Pour autant, il n’a pas fallu attendre cette exacerbation contemporaine pour que se développe une résistance, notamment du côté des auteurs de l’audiovisuel, qui se sont approprié la représentation sexuelle explicite à leur propre usage narratif. Dans le pire des cas, cela ne vise qu’au racolage (comme « Basic Instinct » de Paul Verhoeven en 1992), mais dans le meilleur, le but peut être de développer un discours sur la sexualité qui dépasse précisément celui, minimal, de la pornographie, au bénéfice d’un propos plus étendu, visant la riche diversité de la réalité humaine (pensons par exemple à la filmographie de Catherine Breillat).

Néanmoins, la fiction en prises de vue réelles a dans cette entreprise quelques handicaps : les spectateurs tendent à s’identifier moins aux personnages qu’aux acteurs dans leur performance (d’où une distanciation malheureuse), sont assaillis par la question encombrante de la véracité de ce que ces mêmes acteurs expriment et font (perturbation du willing suspension of disbelief), dialoguent intérieurement avec les canons moraux et les codes de censure relatifs à la représentation publique d’actes sexuels, etc. Un obstacle à l’identification envers les personnages est aussi l’excitation sexuelle, par essence difficilement contrôlable, ressentie par le spectateur, même dans le cadre d’une parodie (comme par exemple dans « À la recherche de l’ultra-sex », Nicolas Charlet & Bruno Lavaine, 2015).
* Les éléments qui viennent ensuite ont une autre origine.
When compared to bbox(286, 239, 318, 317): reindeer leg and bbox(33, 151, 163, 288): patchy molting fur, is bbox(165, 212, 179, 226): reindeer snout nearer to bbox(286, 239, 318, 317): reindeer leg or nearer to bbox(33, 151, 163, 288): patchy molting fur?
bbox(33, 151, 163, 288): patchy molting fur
À l’inverse, l’animation, bien que parfois elle aussi exploitée au service de la pornographie pure (on peut penser par exemple aux hentai japonais et leurs innombrables sous-genres), intercale entre le spectateur et l’acte sexuel représenté une certaine distance : par son traitement graphique, elle apporte un filtre qui l’éloigne de la figuration et donc de la pornographie frontale. Un autre procédé de mise à distance possible consiste en la représentation de personnages non humains (animaux, objets anthropomorphisés, etc.) ; par exemple, « Fritz the Cat », adapté en 1972 en dessin animé par Ralph Bakshi, premier long métrage d’animation à recevoir un classement X aux États-Unis (et grand succès commercial). D’ailleurs, dès que les progrès techniques ont permis de combiner cette propriété avec la prise de vues réelles, cela a été intégré dans les films « normaux » (« Who’s afraid of Roger Rabbit » de Robert Zemeckis en 1988, « Ted » de Seth MacFarlane en 2012).

Cette distanciation visuelle propre à l’animation écarte automatiquement les questions « parasites » mentionnées plus haut et préserve en quelque sorte l’intégrité du propos. En même temps, le médium animé reste visuel, ce qui lui permet de jouer avec la réception des représentations de l’acte sexuel, et donc de traiter des frontières de la pornographie et de la censure. En somme, en matière de discours sur la sexualité, on pourrait dire que l’animation présente l’avantage d’être encore un médium visuel, mais pas trop : opérant à partir d’une distance privilégiée, l’image animée a dès lors tout loisir d’évoquer « la chose » d’une manière plus libre et plus claire, et son discours peut être plus pénétrant.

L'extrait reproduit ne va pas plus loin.